#### PAGINA:
▬▬▬▬▬▬

Door een matig tot slecht seizoen en diverse voor ons ongunstige uitslagen waren we al gedegradeerd. Maar een match tegen De Stukkenjagers gaat ook om de eer, dus we wilden goed voor de dag komen en hadden geen zin in weer een monsternederlaag, waardoor Stukkenjagers 4 kampioen zou worden. In het thuishonk van onze stadgenoot, waar ook hun hoogste teams speelden, leek aanvankelijk zelfs een zege op de hoger geratede tegenstander heel goed mogelijk. We lopen de partijen langs in volgorde van beëindiging.
Good-old Gerrit Visser heeft na 6 jaar stilstand het schaken weer opgepakt en maakt vanaf ronde 6 deel uit van het team. Toen miste hij, nog wat roestig, de winst maar ditmaal was hij beter bij de les. Hij schrijft: “11 jaar geleden speelden ik met VAS voor de beker tegen Bianca Muhren aan bord 1. Zij tructe mij, maar ik doorzag dat na 20 minuten. De stelling was objectief voor mij gewonnen, maar het was 10 uur avonds. En ik had dan wel de betere stelling, zij was 40 jaar jonger. Met mijn remise-aanbod ging zij direct akkoord.” Dit keer kwam Gerrit met zwart in een hem bekende opening terecht. Hij kwam goed te staan maar bedierf het naar zijn mening toch weer. Zijn opponent rook bloed en speelde vervolgens onvoorzichtig. Onze oude troef had toen een combinatie die een kwaliteit opleverde. Wit geloofde het niet en verloor daarmee een stuk. Toen vond hij het welletjes.. (0-1)

▬▬▬▬▬▬

#### OPDRACHT:
Leg in één tot drie zinnen uit waarom het team volgens het wedstrijdverslag goed voor de dag wilde komen, hoewel het al gedegradeerd was. Voor het werk met deze tekst zijn de regels niet nodig.

#### GEGEVEN REGELS:
▬▬▬▬▬▬

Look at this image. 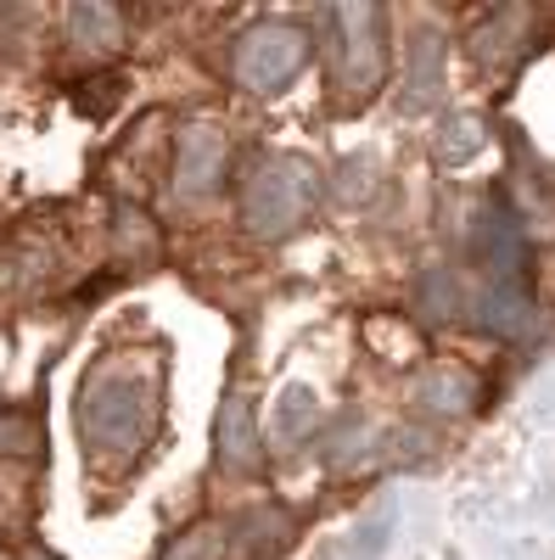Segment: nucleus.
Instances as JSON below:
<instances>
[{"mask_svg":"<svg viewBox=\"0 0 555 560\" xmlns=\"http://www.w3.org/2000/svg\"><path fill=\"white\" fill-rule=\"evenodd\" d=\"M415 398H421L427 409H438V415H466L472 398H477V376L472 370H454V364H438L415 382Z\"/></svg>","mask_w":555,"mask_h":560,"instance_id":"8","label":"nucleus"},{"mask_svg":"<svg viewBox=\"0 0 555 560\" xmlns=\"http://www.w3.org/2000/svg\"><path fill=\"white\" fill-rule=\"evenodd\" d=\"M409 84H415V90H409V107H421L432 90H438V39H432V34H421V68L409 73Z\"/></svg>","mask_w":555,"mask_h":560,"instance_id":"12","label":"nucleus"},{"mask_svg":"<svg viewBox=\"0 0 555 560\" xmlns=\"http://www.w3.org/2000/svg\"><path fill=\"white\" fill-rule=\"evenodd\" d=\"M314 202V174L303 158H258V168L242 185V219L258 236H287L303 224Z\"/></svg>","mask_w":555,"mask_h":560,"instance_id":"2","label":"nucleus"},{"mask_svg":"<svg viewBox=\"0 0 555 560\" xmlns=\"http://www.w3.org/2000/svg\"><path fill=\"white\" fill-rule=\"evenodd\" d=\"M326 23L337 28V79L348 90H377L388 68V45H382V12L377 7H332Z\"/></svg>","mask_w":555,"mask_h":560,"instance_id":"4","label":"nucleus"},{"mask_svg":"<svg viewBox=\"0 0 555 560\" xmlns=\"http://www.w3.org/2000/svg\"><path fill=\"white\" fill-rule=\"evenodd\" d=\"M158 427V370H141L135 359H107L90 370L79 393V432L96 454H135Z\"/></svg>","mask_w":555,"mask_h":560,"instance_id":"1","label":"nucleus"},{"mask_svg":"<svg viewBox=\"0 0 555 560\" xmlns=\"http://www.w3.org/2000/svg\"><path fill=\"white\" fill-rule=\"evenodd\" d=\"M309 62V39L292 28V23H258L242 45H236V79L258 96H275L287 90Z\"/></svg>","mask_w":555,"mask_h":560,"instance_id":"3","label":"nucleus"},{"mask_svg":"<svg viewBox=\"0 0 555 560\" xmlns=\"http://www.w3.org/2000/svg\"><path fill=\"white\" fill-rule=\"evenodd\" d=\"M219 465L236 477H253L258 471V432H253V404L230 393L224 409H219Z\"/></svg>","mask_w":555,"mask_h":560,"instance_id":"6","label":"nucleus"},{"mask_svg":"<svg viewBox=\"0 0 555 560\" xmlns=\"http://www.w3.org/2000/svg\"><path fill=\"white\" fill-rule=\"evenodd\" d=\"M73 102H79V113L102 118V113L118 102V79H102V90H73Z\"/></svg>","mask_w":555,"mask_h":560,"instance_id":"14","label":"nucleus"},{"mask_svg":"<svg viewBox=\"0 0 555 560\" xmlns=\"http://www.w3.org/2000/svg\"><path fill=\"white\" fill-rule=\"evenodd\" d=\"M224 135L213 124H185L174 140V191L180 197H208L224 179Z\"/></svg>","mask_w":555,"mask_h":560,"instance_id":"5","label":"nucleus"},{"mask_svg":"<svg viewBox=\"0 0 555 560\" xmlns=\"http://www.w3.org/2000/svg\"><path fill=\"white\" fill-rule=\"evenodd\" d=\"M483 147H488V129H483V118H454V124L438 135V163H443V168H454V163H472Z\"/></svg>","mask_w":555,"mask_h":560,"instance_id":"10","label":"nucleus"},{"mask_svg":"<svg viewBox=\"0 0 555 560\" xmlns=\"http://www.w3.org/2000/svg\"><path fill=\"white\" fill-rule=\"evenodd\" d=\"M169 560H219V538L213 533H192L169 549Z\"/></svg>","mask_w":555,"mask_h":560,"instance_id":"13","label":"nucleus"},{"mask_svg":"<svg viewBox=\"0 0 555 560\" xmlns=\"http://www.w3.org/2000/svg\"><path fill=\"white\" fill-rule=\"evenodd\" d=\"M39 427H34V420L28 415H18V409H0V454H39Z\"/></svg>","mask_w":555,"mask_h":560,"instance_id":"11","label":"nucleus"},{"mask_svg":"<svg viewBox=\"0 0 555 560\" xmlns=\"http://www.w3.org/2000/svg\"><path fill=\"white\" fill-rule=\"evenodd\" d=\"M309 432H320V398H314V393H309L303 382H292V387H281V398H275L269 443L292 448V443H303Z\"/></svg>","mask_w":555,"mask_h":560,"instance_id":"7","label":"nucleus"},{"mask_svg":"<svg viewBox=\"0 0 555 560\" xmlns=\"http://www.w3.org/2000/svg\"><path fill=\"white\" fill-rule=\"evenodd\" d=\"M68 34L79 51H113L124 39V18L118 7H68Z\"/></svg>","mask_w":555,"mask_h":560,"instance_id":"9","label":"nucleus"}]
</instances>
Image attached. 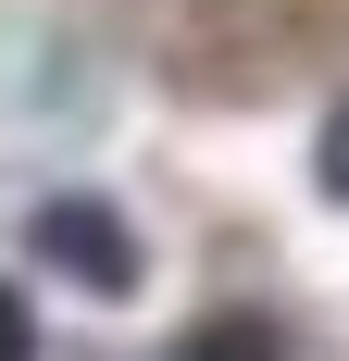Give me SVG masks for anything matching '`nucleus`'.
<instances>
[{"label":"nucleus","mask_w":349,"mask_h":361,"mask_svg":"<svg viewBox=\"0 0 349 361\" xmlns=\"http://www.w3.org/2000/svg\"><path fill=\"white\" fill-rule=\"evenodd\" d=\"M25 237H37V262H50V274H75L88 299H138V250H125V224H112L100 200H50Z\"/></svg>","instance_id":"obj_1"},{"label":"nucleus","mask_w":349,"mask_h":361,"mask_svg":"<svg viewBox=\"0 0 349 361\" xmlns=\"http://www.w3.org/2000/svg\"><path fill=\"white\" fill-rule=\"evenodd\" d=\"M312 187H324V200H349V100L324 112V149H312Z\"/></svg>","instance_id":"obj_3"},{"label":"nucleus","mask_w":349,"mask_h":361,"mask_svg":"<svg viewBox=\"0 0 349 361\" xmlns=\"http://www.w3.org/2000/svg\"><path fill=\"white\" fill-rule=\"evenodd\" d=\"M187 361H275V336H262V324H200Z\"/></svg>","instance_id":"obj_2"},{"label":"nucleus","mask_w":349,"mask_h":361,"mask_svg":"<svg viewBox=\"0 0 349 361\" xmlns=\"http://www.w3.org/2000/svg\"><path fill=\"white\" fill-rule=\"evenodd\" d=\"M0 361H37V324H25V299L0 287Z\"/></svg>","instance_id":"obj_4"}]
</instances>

▬▬▬▬▬▬

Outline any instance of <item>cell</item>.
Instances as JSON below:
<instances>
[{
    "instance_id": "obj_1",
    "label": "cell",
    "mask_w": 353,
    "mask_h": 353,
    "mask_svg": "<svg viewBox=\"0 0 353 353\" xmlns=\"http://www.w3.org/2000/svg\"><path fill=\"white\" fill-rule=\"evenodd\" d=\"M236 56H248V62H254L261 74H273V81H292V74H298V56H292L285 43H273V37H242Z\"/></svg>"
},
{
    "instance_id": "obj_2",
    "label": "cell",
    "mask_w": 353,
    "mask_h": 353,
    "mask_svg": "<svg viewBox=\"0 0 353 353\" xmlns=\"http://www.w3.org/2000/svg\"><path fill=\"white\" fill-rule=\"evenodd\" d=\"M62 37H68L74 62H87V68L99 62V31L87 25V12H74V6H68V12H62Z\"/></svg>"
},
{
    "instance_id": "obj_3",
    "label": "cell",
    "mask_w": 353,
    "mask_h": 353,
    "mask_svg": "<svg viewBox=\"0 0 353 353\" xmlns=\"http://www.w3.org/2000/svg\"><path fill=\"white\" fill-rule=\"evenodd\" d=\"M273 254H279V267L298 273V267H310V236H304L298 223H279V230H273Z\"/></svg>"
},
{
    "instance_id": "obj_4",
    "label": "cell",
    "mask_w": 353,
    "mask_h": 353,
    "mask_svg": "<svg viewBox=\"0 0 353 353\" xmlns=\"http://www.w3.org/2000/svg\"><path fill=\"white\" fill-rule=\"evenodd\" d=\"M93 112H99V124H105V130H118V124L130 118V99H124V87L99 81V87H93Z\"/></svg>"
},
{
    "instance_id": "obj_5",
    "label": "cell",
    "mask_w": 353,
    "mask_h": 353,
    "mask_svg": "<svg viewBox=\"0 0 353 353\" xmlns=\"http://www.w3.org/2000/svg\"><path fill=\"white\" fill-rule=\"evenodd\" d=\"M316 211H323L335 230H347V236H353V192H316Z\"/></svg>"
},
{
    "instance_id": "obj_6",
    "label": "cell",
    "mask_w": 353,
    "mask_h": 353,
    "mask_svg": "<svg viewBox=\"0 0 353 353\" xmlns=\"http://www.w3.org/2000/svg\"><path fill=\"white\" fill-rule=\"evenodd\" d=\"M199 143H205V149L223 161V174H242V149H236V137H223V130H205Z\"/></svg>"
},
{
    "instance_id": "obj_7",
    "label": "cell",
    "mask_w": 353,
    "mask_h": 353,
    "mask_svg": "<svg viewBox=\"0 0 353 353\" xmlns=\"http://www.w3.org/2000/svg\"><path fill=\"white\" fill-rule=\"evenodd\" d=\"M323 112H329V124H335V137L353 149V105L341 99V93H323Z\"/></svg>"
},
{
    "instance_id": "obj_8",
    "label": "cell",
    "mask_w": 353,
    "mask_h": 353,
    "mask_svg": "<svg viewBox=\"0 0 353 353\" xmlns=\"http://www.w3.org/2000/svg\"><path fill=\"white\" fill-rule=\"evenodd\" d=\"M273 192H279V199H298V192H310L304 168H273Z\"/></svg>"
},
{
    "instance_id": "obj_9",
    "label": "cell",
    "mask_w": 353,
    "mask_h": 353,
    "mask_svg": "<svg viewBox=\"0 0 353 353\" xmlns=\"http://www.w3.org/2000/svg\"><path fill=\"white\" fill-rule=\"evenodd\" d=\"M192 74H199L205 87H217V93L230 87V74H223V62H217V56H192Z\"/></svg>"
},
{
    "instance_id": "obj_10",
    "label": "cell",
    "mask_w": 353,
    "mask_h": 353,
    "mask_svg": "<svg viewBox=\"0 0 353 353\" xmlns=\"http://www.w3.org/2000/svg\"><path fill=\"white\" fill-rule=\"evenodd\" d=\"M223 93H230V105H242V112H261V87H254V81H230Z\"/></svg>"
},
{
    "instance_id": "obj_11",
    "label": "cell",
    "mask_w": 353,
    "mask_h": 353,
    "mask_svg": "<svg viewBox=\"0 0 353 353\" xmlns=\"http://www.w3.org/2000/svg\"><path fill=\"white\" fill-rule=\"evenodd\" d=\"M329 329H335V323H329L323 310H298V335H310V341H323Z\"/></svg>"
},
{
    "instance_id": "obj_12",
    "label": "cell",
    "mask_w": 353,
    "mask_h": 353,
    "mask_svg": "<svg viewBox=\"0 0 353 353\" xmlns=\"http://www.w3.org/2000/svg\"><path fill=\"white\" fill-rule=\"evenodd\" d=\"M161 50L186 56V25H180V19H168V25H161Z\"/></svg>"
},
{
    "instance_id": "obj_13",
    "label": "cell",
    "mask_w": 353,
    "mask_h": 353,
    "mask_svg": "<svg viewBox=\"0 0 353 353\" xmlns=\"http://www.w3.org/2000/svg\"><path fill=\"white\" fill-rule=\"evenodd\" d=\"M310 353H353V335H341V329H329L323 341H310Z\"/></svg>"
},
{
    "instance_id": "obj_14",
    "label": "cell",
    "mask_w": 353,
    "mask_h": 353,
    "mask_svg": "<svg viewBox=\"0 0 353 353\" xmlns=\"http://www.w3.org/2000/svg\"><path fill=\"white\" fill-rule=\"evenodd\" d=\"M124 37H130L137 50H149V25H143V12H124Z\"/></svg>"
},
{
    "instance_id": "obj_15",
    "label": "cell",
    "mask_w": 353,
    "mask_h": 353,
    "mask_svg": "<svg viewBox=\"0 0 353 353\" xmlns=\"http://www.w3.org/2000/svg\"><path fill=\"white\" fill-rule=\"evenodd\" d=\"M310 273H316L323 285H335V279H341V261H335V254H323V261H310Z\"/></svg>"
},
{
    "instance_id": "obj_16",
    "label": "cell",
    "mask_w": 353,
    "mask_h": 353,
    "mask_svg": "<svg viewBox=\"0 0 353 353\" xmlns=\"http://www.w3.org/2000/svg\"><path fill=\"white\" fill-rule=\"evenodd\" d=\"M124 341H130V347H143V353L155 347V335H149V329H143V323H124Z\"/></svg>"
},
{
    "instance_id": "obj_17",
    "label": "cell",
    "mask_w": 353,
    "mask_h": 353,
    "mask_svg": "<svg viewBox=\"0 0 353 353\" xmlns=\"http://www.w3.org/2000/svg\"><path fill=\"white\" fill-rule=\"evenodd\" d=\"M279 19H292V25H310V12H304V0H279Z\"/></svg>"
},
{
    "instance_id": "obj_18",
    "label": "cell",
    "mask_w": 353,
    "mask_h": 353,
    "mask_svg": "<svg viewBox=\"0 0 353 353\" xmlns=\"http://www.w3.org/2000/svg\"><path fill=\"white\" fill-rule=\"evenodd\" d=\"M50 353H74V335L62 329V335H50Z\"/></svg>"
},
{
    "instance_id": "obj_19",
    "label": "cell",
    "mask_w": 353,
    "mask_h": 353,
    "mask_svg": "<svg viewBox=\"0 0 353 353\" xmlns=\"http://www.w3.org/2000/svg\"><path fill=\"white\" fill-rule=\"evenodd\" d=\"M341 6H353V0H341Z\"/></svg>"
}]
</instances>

▬▬▬▬▬▬

#### UITWERKING:
Een wedstrijd tegen De Stukkenjagers gaat ook om de eer. Bovendien had het team geen zin in weer een monsternederlaag, want daardoor zou Stukkenjagers 4 kampioen worden.